**EXTRACT PROVIDED:**
"""

Introduction: North America Defies Global FDI Slowdown
In 2025, Canada and Mexico posted record-breaking foreign direct investment figures that stand in sharp contrast to declining global FDI flows to developing economies. Canada attracted $96.8 billion in FDI — the highest level since 2007, according to Statistics Canada — while Mexico drew $40.871 billion, a 10.8% year-over-year increase reported by Mexico’s Ministry of Economy.
These milestones signal a fundamental realignment of capital toward North America as a consolidated manufacturing and supply chain hub, even as uncertainty from tariff volatility and geopolitical friction persists heading into 2026.
The significance of these numbers becomes clear when viewed against the global backdrop. UN estimates indicate that FDI to developing economies declined in 2025, making North America’s surge all the more striking. For Canada, it was the first time FDI exceeded $90 billion since 2007, reversing a 2022 trend when capital flight outpaced inflows.
For Mexico, 2025 marked the fifth consecutive year of FDI growth — a streak that underscores investors’ long-term confidence in North America as a production platform. These are not coincidental data points; they reflect a deliberate strategic reorientation by global capital.
Key figures at a glance:
- Canada total FDI: $96.8 billion (highest since 2007)
- Canada Q4 2025 inflows: $25.1 billion, driven by M&A in trade/transportation and manufacturing
- Mexico total FDI: $40.871 billion (+10.8% YoY, all-time record)
- Mexico new investments: $7.38 billion (+132.9%), signal of fresh project launches
- U.S. investment in Mexico: $15.877 billion = 38.8% of Mexico’s total
Canada’s FDI Story: M&A-Driven Consolidation and Inward Focus
Canada’s $96.8 billion FDI achievement reflects a combination of inbound M&A activity and a strategic domestic focus. The fourth quarter alone accounted for $25.1 billion, with mergers and acquisitions in trade, transportation, and manufacturing driving the bulk of inflows.

"""

**EXTRACTED RECORDS:**

"""

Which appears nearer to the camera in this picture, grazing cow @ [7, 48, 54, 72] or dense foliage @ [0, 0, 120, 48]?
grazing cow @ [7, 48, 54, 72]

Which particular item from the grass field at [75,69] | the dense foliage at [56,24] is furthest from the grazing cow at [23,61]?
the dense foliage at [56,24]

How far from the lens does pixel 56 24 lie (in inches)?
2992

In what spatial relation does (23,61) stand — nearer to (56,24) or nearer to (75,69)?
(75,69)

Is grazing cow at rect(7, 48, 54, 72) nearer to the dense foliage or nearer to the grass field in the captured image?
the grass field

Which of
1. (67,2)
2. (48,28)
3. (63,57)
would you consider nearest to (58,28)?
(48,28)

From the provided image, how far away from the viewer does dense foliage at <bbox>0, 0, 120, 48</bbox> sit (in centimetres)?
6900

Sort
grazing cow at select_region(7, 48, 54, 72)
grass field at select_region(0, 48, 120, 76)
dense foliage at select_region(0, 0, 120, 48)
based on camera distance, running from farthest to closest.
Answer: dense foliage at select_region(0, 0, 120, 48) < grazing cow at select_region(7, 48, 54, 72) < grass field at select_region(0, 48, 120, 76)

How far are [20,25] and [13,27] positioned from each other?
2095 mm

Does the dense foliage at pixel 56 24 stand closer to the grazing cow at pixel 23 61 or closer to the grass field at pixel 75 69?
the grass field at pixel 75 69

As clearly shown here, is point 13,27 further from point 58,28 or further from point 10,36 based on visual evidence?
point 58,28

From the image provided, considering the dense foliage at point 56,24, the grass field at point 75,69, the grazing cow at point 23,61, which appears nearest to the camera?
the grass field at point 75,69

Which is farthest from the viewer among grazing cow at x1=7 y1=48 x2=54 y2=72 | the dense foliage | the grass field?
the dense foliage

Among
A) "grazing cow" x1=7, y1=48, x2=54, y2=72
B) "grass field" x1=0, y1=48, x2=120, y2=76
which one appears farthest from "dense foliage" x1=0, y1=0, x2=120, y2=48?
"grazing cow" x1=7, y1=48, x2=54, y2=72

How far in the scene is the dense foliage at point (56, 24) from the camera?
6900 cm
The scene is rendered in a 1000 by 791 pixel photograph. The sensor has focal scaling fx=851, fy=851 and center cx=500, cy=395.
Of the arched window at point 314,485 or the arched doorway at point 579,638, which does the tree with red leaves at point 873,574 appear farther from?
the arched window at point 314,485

"""
"""

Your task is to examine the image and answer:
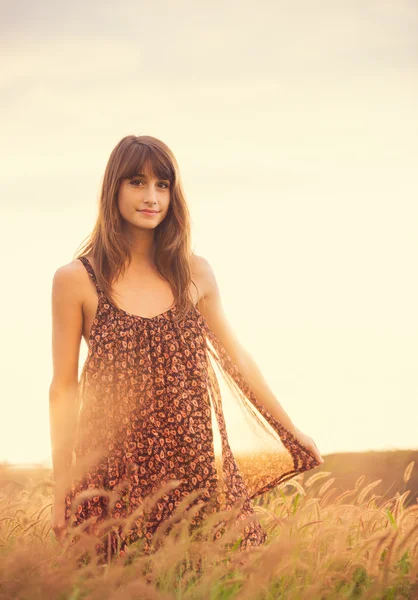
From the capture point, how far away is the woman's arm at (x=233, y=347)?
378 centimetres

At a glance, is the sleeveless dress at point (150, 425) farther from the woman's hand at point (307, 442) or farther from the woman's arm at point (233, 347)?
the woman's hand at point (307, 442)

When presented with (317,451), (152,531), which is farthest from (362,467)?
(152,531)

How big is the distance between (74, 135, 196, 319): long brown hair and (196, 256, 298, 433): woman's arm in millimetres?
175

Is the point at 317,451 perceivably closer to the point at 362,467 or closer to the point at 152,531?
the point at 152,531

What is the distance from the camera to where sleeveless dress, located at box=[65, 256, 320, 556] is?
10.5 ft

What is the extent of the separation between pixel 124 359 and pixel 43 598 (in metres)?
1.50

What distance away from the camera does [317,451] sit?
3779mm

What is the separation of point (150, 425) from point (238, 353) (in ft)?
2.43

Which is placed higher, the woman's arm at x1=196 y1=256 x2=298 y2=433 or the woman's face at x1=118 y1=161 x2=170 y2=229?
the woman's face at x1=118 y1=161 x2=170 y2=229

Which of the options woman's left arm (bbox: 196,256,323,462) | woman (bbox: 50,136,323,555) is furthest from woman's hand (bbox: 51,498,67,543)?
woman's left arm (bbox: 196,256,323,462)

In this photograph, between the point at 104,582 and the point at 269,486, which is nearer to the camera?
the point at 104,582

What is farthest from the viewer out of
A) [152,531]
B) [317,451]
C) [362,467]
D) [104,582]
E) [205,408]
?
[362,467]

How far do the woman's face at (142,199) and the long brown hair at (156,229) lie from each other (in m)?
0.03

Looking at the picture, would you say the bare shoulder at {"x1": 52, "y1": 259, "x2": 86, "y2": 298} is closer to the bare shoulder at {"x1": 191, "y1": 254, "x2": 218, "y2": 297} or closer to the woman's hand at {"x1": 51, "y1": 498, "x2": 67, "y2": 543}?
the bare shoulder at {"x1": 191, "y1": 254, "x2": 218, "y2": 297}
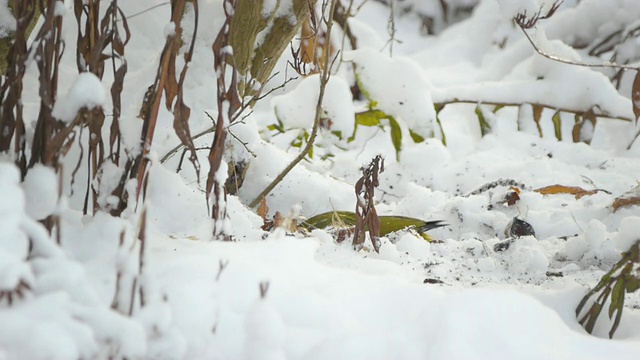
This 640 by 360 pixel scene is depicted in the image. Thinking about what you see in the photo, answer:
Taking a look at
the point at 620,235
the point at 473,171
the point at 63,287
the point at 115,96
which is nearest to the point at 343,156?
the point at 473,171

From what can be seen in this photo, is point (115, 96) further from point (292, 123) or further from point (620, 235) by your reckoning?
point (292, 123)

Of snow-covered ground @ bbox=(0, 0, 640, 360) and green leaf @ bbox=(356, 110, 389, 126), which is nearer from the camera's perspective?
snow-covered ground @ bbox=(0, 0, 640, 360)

"""
"""

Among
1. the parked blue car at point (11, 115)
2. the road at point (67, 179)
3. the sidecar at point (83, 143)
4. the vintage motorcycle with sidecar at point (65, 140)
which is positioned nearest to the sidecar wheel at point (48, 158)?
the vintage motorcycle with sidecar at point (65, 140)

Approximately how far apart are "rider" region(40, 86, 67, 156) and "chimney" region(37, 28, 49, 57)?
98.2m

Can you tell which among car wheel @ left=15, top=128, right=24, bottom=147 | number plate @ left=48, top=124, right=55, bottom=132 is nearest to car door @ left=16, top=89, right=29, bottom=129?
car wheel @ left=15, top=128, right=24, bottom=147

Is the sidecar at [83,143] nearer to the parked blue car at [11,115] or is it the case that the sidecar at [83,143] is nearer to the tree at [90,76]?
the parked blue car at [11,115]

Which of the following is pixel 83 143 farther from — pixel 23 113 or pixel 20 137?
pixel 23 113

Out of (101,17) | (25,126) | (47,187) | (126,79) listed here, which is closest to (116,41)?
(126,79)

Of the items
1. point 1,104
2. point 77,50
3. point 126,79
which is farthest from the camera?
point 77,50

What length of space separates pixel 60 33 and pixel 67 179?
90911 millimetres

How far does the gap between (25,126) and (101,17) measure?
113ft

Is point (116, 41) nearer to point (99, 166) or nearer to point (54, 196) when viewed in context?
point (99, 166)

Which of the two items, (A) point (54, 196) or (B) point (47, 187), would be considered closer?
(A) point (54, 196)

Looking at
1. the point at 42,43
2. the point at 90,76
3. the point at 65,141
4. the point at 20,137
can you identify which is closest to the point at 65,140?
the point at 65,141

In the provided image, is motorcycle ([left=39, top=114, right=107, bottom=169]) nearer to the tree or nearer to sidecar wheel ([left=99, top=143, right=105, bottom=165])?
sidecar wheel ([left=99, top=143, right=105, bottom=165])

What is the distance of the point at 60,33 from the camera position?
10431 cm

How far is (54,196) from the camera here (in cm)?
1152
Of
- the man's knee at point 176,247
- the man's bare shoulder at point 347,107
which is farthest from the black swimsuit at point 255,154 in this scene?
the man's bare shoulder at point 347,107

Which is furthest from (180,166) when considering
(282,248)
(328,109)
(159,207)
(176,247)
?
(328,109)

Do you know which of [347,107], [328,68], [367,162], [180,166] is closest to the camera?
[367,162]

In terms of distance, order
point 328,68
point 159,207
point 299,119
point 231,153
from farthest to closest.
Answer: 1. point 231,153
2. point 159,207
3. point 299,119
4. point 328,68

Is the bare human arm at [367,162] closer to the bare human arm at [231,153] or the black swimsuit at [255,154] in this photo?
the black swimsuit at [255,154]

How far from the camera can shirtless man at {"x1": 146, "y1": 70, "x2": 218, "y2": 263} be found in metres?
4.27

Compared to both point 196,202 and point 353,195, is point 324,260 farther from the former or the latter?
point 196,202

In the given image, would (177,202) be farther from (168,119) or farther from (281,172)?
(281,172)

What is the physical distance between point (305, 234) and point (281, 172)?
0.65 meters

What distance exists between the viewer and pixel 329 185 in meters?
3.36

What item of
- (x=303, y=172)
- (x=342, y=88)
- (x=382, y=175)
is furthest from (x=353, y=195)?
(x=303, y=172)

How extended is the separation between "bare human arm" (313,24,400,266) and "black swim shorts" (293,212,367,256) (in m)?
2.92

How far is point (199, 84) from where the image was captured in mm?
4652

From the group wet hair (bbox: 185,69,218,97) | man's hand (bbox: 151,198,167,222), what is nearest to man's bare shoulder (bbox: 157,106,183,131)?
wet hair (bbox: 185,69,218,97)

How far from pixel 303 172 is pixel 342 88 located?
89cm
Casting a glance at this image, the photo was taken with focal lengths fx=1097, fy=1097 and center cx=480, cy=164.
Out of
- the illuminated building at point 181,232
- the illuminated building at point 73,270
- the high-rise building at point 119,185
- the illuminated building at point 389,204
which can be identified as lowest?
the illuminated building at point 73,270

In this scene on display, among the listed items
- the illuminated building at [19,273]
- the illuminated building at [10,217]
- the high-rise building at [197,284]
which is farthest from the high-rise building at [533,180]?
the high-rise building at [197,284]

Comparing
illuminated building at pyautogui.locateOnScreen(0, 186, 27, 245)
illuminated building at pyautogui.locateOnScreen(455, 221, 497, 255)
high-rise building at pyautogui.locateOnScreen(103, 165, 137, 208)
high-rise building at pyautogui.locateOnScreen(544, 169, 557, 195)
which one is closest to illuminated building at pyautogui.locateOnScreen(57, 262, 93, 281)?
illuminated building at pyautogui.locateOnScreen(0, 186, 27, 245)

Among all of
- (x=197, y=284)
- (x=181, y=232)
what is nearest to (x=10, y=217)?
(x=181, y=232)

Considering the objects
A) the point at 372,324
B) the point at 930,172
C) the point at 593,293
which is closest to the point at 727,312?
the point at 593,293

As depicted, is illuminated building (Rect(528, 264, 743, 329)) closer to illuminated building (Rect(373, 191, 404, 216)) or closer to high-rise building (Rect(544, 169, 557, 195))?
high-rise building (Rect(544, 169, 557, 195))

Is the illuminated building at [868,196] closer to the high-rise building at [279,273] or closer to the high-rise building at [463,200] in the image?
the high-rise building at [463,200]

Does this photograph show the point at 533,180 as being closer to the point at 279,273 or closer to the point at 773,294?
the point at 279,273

"""

**SHORT EXERCISE A:** According to the North American FDI article, how much foreign direct investment did Mexico draw in 2025?
**SHORT EXERCISE B:** In the North American FDI article, write out the stretch from "These milestones signal" through "flight outpaced inflows." again, putting "currency swings" in place of "tariff volatility".
**SHORT EXERCISE C:** Name every organization that the North American FDI article cites as the source of a figure or estimate.

**CORRECT ANSWER A:** $40.871 billion

**CORRECT ANSWER B:**
These milestones signal a fundamental realignment of capital toward North America as a consolidated manufacturing and supply chain hub, even as uncertainty from currency swings and geopolitical friction persists heading into 2026.
The significance of these numbers becomes clear when viewed against the global backdrop. UN estimates indicate that FDI to developing economies declined in 2025, making North America’s surge all the more striking. For Canada, it was the first time FDI exceeded $90 billion since 2007, reversing a 2022 trend when capital flight outpaced inflows.

**CORRECT ANSWER C:** Statistics Canada, Mexico’s Ministry of Economy, and the UN